Discussione generale
Data: 
Mercoledì, 19 Luglio, 2023
Nome: 
Rachele Scarpa

A.C. 1135

Grazie, Presidente. Colleghe, colleghi, membri del Governo, la proposta di legge che discutiamo oggi, così come licenziata dal Senato, solletica un tema che sono sinceramente contenta che quest'Aula affronti, ossia la violenza domestica e di genere. Di contro, sono un po' dispiaciuta che il testo in discussione, appunto, sia scarno e piuttosto esile rispetto alla portata e alla complessità del tema stesso. Il testo su cui voteremo e che diventerà legge dello Stato, infatti, come veniva in parte anche spiegato precedentemente dalla relatrice, è quasi un intervento chirurgico, un correttivo e ha natura strettamente ordinamentale. Quello che cerca di fare è, in qualche modo, di irrigidire e rendere più cogente una disposizione normativa, certificando, innanzitutto, che quella stessa disposizione normativa non stava funzionando adeguatamente.

La PDL Bongiorno interviene sul cosiddetto Codice rosso, regolato dalla legge n. 69 del 2019, che comporta l'obbligo per il pubblico ministero, nel caso dei delitti di violenza domestica o di genere, di assumere informazioni dalla persona offesa nel termine di tre giorni dall'acquisizione della notizia del reato. Il testo prevede, dunque, che un procuratore della Repubblica possa, con provvedimento motivato, revocare l'assegnazione del procedimento al magistrato designato se questi, nell'ipotesi in cui si proceda per delitti di violenza domestica o di genere, non rispetti il termine di tre giorni dall'iscrizione della notizia di reato.

Questo, ovviamente, è previsto per acquisire le informazioni dalla vittima di violenza.

Ora ho ascoltato la relazione e l'intervento della collega Matone, che in parte mi ha dato delle rassicurazioni ma non del tutto. Per me rimane una perplessità, perché io non sono sicura che noi, in questo momento, stiamo del tutto rendendo giustizia al nostro ruolo e alle persone vittime di violenza e all'azione legislativa che penso che meritino, nella tragicità della loro condizione, limitando a questo testo e, in generale, a un approccio fatto di correttivi di corto respiro la nostra discussione su questo tema.

Cerco di spiegarmi meglio. Noi oggi interveniamo, appunto, modificando una piccola parte della procedura giudiziaria per renderla sostanzialmente più celere, ma non per questo, temo, più efficace. C'è un'idea semplice dietro e anche una constatazione giusta, cioè che troppe donne, che poi sono state uccise, avevano prima denunciato. Questo è un dato inquietante. Questa verità è tale, è drammatica e sicuramente devono essere trovate delle soluzioni, ma, appunto, le colleghe al Senato del Partito Democratico e di tutte le opposizioni già evidenziavano alcune criticità che anche nella discussione di oggi solo parzialmente hanno trovato risposta.

== DATI GREZZI ==

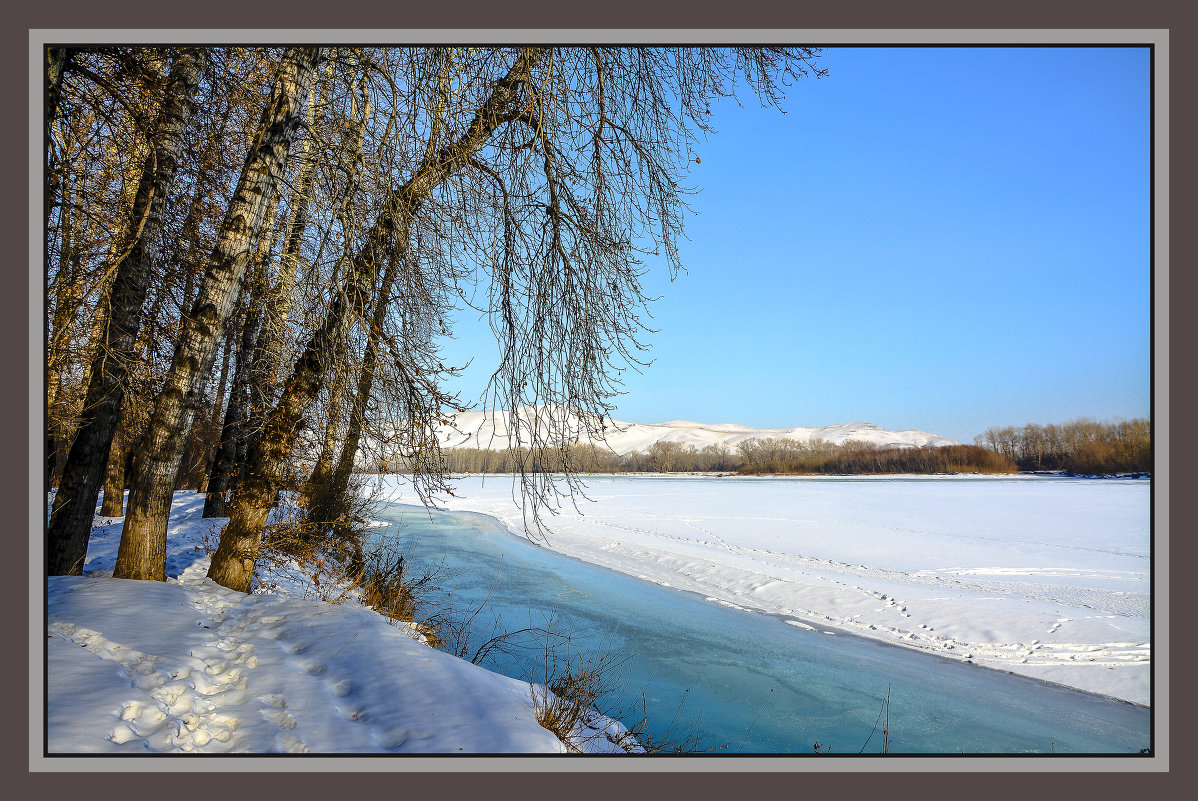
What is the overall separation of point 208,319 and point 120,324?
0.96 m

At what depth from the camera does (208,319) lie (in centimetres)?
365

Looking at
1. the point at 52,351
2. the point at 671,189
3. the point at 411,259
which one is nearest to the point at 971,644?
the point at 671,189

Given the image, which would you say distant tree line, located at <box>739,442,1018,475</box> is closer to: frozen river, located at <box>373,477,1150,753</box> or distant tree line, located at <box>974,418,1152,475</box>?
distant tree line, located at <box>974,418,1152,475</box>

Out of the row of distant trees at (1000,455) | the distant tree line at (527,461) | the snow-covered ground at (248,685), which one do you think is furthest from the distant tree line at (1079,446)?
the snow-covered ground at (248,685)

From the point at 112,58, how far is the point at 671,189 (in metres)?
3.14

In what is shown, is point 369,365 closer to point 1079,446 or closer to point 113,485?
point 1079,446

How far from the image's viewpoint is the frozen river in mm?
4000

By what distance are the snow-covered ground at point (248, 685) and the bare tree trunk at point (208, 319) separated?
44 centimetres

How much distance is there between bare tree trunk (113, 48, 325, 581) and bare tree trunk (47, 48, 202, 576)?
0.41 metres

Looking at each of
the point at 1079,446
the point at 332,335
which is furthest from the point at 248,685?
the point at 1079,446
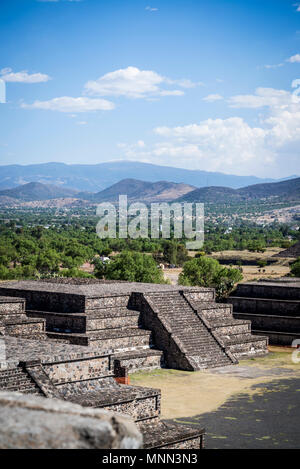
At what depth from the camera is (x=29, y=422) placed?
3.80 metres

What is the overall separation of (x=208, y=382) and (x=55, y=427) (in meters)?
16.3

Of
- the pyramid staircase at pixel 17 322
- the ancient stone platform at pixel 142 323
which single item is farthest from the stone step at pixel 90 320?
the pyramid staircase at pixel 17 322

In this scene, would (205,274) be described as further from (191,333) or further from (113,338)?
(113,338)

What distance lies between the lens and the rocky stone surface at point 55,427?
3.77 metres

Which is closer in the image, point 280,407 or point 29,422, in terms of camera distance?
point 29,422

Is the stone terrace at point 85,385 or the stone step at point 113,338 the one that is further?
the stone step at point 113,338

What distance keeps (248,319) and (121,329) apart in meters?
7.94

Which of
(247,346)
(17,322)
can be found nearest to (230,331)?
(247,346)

== ESERCIZI E ATTIVITÀ ==
**1)** Secondo l'intervento, entro quanti giorni il pubblico ministero deve assumere informazioni dalla persona offesa in base al Codice rosso?
**2)** Trascrivi fedelmente il passo dell'intervento che comincia con "Ora ho ascoltato" e prosegue fino a "su questo tema.".
I dati non hanno alcun ruolo in questo lavoro.

== SOLUZIONI ==
**1)** Entro tre giorni dall'acquisizione della notizia del reato.

**2)**
Ora ho ascoltato la relazione e l'intervento della collega Matone, che in parte mi ha dato delle rassicurazioni ma non del tutto. Per me rimane una perplessità, perché io non sono sicura che noi, in questo momento, stiamo del tutto rendendo giustizia al nostro ruolo e alle persone vittime di violenza e all'azione legislativa che penso che meritino, nella tragicità della loro condizione, limitando a questo testo e, in generale, a un approccio fatto di correttivi di corto respiro la nostra discussione su questo tema.